-- BEGIN Entries supplied --

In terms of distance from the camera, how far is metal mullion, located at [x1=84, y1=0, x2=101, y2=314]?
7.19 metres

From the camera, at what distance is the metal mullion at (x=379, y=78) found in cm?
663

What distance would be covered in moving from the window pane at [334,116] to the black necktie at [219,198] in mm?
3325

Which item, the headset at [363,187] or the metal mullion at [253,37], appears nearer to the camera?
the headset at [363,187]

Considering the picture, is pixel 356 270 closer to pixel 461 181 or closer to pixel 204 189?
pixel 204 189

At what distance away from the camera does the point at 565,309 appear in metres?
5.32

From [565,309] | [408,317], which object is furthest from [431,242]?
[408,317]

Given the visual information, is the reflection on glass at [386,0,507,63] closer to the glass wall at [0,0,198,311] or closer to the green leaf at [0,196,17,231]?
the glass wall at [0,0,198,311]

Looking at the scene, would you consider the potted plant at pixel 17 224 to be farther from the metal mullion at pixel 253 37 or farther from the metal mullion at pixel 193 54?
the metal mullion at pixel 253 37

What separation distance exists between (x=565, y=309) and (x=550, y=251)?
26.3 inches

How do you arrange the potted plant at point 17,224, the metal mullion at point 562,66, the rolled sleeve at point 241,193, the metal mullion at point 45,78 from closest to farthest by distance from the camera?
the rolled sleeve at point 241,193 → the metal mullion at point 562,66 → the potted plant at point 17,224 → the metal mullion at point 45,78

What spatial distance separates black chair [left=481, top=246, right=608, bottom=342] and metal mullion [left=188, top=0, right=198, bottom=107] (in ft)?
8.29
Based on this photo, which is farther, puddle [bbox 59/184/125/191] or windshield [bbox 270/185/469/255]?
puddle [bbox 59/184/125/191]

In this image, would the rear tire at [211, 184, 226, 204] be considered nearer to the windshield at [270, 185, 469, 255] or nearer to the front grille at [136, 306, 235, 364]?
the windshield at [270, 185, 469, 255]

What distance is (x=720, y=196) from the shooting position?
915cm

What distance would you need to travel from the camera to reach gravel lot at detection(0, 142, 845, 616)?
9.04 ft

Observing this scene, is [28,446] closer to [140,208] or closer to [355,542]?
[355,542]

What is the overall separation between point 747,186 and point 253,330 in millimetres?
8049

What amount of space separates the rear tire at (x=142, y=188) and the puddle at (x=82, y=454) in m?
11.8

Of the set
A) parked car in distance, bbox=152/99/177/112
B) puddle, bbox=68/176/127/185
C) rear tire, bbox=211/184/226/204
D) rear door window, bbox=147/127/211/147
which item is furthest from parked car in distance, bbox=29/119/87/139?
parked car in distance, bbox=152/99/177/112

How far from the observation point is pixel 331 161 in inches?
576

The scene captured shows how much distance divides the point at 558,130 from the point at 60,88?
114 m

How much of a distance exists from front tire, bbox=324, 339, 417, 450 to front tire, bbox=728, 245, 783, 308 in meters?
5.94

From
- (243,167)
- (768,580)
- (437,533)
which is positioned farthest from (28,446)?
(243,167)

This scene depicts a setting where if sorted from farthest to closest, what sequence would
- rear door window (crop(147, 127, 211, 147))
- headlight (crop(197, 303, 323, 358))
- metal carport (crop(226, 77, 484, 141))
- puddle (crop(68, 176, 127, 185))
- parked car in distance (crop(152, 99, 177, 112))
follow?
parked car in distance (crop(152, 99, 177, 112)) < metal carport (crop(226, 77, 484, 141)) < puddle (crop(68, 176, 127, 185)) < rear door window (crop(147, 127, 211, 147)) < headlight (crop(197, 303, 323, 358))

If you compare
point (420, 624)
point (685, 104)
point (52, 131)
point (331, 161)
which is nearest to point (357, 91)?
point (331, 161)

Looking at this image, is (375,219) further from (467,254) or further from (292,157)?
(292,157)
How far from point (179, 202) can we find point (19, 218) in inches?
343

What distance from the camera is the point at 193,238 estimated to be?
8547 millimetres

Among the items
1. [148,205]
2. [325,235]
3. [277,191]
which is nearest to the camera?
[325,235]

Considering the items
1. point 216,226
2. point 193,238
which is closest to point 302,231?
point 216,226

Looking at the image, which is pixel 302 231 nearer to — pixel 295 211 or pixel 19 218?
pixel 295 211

-- END Entries supplied --

▶ [Given instruction]: Go through the listing and copy all of it exactly.

▶ [Result of this task]:
In terms of distance from the camera, how far is metal mullion, located at [x1=84, y1=0, x2=101, y2=314]?
7.19 metres

From the camera, at what distance is the metal mullion at (x=379, y=78) found in cm?
663

What distance would be covered in moving from the window pane at [334,116] to the black necktie at [219,198] in mm?
3325

Which item, the headset at [363,187] or the metal mullion at [253,37], appears nearer to the camera?
the headset at [363,187]

Considering the picture, is pixel 356 270 closer to pixel 461 181 or closer to pixel 204 189?
pixel 204 189

At what distance away from the camera does the point at 565,309 appear in metres?
5.32

From [565,309] | [408,317], which object is furthest from [431,242]?
[408,317]

Given the visual information, is the reflection on glass at [386,0,507,63] closer to the glass wall at [0,0,198,311] or closer to the green leaf at [0,196,17,231]?
the glass wall at [0,0,198,311]

Looking at the scene, would you consider the potted plant at pixel 17 224 to be farther from the metal mullion at pixel 253 37 or farther from the metal mullion at pixel 193 54?
the metal mullion at pixel 253 37

What separation distance exists between (x=565, y=309) and (x=550, y=251)?
26.3 inches

How do you arrange the potted plant at point 17,224, the metal mullion at point 562,66, the rolled sleeve at point 241,193, the metal mullion at point 45,78 from closest to farthest by distance from the camera?
the rolled sleeve at point 241,193 → the metal mullion at point 562,66 → the potted plant at point 17,224 → the metal mullion at point 45,78

What spatial distance separates black chair [left=481, top=246, right=608, bottom=342] and metal mullion [left=188, top=0, right=198, bottom=107] (in ft)?
8.29
Based on this photo, which is farther, puddle [bbox 59/184/125/191] or windshield [bbox 270/185/469/255]?
puddle [bbox 59/184/125/191]

In this image, would the rear tire at [211, 184, 226, 204] be considered nearer to the windshield at [270, 185, 469, 255] or nearer to the front grille at [136, 306, 235, 364]?
the windshield at [270, 185, 469, 255]

What distance is (x=720, y=196) from the shooting position?
915cm

What distance would you need to travel from the camera to reach gravel lot at detection(0, 142, 845, 616)?
9.04 ft

Observing this scene, is [28,446] closer to [140,208] or closer to [355,542]?
[355,542]

What is the overall separation between point 747,186 and point 253,330 in millimetres?
8049

What amount of space separates the rear tire at (x=142, y=188) and the puddle at (x=82, y=454) in m?
11.8

Of the set
A) parked car in distance, bbox=152/99/177/112
B) puddle, bbox=68/176/127/185
C) rear tire, bbox=211/184/226/204
D) rear door window, bbox=147/127/211/147
which item is furthest from parked car in distance, bbox=29/119/87/139?
parked car in distance, bbox=152/99/177/112

How far from the observation point is pixel 331 161 in inches?
576

The scene captured shows how much distance divides the point at 558,130 from the point at 60,88?
114 m

How much of a distance exists from front tire, bbox=324, 339, 417, 450 to front tire, bbox=728, 245, 783, 308 in meters?
5.94

From
- (243,167)
- (768,580)
- (437,533)
which is positioned farthest from (28,446)?
(243,167)

This scene depicts a setting where if sorted from farthest to closest, what sequence would
- rear door window (crop(147, 127, 211, 147))
- headlight (crop(197, 303, 323, 358))
- metal carport (crop(226, 77, 484, 141))
- puddle (crop(68, 176, 127, 185))
- parked car in distance (crop(152, 99, 177, 112))
follow?
parked car in distance (crop(152, 99, 177, 112)) < metal carport (crop(226, 77, 484, 141)) < puddle (crop(68, 176, 127, 185)) < rear door window (crop(147, 127, 211, 147)) < headlight (crop(197, 303, 323, 358))

If you compare
point (420, 624)
point (685, 104)
point (52, 131)
point (331, 161)
which is nearest to point (357, 91)?
point (331, 161)

Looking at this image, is (375,219) further from (467,254) or further from (292,157)?
(292,157)
How far from point (179, 202) can we find point (19, 218) in inches?
343

What distance from the camera is the point at 193,238 estimated to be?
8547 millimetres

Among the items
1. [148,205]
2. [325,235]
3. [277,191]
which is nearest to the camera?
[325,235]

Considering the items
1. point 216,226
2. point 193,238
which is closest to point 302,231?
point 216,226

Looking at the image, which is pixel 302 231 nearer to — pixel 295 211 or pixel 19 218?
pixel 295 211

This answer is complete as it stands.